The current Church of St Mary the Virgin, Fawley, designed in 1864 and built in 1865-6, replaced an earlier medieval church a short distance to the south-east. The church was commissioned from G E Street by Blanche Wroughton of Woolley Park, Chaddlesworth, as a memorial to her husband Philip, who had employed Street at nearby Brightwalton in 1861. Street had built and added to a number of churches in Berkshire during the 1850s, including adding a chancel to the Church of St Andrew, Chaddleworth, for Bartholomew Wroughton, Philip’s brother, in 1854. The Manor of Fawley had belonged to the Wroughton family and their ancestors since the late C18. The cost of the new church at Fawley was about £3,500. The old church was pulled down in 1866; Street wrote that it had ‘no features of interest, save the old columns and arches which will be restored in the new church’, but it appears that only the capitals of the arcade’s western responds were re-used.

George Edmund Street (1824-1881) was one of the most distinguished church architects of the mid to late C19, though his best-known work is perhaps the Royal Courts of Justice in London (1874-82). From 1844 to 1849 Street was employed in the office of George Gilbert Scott, after which he established his own practice. An architectural theorist as well as an architect, Street’s writing and buildings were hugely influential in forming the eclectic visual language of High Victorian architecture. Street’s churches, from the early 1850s, drew significantly on early French Gothic, St Mary Fawley, being an example of this. The church has been described as bearing ‘the challenging countenance of a small Continental fortress’ (Howell and Sutton, 'The Faber Guide to Victorian Churches'); the feature of the towering apse, used elsewhere by Street, notably at All Saints, Denstone (1860-2), is made the more imposing by its elevated position above a spur of the Berkshire Downs. The church was originally designed with the porch and tower to the north; as built, these features are to the south.

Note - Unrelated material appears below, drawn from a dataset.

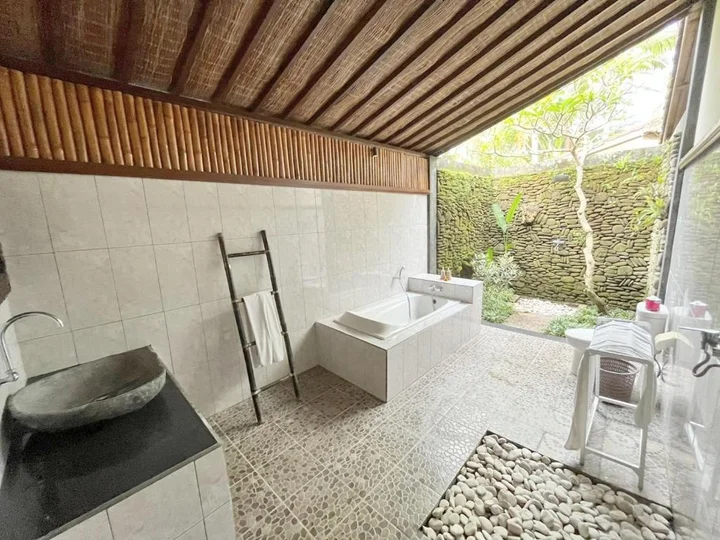Убуд: Intan Villa & Suite Ubud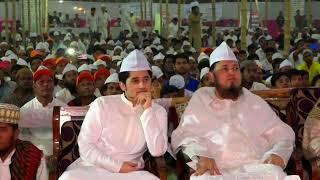 SHASUFI SAYEED SAIFUDDIN AHMED AL HASANI MAIZBHANDARI & SHAJADA SAYEED HASNAIN-E-MAINUDDIN AL HASANI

The former school (1861) and former parsonage (1862), standing to the west of the church, are by John Money and Son of Newbury.

Reasons for Listing


The Church of St Mary, Fawley, built in 1865-6, by G E Street for Blanche Wroughton of Woolley Park, is listed at Grade II* for the following principal reasons:

Architectural interest:
* As a particularly fine church by one of Victorian England’s most distinguished ecclesiastical architects;
* As a serious essay in C13 Anglo-French Gothic, demonstrating both Street’s facility in that idiom, and his idiosyncratic muscular approach;
* The dramatic internal space uses contrasts of light and volume to great effect;
* The church remains complete and largely unaltered;
* The church retains a complete set of contemporary fittings, all of high quality, introduced by Street.

Historical interest:
* For the association with the Wroughton family of nearby Woolley Hall, from whom Street received three church commissions in a decade; including the nearby church of All Saints, Brightwalton, which is also being recommended for upgrading to Grade II*.

Improved understanding:
* We are now able to provide a more detailed and accurate List entry, in line with current standards.